Jürgen Lippl was born in Augsburg in 1992. He says about himself that there are hardly any pictures in which he is not accompanied by a robot.
Even as a child, he was fascinated by science and technology. Later, he completed his Abitur at a scientific-technical grammar school and then studied mechanical engineering at the Technical University of Munich. He completed his Bachelor’s and Master’s degrees with a focus on development and design. Since graduating, he has been working for the start-up Devanthro GmbH, which deals with robotics for use in the care of people.
Jürgen describes himself as “a practical nerd who has fought his way through theory to have a better understanding of everything” which he can apply to (almost) everything.

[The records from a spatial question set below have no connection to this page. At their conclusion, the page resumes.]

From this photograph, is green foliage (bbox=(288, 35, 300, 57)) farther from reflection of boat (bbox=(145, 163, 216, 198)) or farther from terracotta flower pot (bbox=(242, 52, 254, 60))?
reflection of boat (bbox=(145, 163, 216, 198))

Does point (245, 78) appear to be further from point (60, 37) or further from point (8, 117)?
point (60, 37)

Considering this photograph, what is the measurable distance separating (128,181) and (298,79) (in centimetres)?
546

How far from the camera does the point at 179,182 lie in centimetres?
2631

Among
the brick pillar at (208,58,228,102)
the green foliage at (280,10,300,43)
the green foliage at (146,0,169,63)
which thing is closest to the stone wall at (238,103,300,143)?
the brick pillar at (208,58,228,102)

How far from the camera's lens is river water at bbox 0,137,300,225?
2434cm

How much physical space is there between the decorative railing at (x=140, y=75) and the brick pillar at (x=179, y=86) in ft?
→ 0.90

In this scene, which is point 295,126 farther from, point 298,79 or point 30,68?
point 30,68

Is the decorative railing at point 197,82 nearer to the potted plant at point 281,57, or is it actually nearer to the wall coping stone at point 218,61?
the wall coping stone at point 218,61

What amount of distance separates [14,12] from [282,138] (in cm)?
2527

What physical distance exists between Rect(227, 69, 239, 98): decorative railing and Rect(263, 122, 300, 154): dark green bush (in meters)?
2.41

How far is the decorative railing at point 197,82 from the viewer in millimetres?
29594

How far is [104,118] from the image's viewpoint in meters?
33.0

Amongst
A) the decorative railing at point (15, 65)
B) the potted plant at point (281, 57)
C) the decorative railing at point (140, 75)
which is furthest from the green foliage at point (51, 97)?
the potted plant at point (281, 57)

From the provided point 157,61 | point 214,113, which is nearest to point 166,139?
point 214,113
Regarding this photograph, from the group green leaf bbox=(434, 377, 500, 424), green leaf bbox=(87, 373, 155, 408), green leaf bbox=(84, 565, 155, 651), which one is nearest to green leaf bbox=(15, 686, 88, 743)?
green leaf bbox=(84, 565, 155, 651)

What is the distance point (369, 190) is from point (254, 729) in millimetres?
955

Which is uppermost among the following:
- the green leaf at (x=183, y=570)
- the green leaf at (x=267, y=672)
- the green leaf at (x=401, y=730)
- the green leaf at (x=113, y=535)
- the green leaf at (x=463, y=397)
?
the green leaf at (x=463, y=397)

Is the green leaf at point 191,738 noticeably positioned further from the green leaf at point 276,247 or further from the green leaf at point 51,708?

He continues: “I am the machine that develops humanoid robots. While everyone immediately thinks of complicated software and AI in humanoid robotics, the physical aspect is often forgotten. Humanoid robots are constantly on the edge of what is technically feasible and usually beyond the economic realm. Often they fail not because of the software, but because the hardware is too heavy, slow, or above all too fragile to survive in the real environment, in the real world.” He sees changing that as his professional mission.
What drives you, Jürgen?
I grew up with a brother who was severely mentally and physically handicapped and I have seen all my life how important aids such as everyday aids, therapy devices, orthoses and much more are for the quality of life. And how severely we are limited when only a small part of our body no longer functions. My inner enthusiasm and fascination for technology and how it works has led me from everyday aids to exoskeletons to humanoid robots.
Basically, they are all based on the same mechanics and physical limitations and raise the quality of life of disadvantaged people to a level worth living. And that’s what life is primarily about, before you can ask what else life might be about. That’s what it’s about.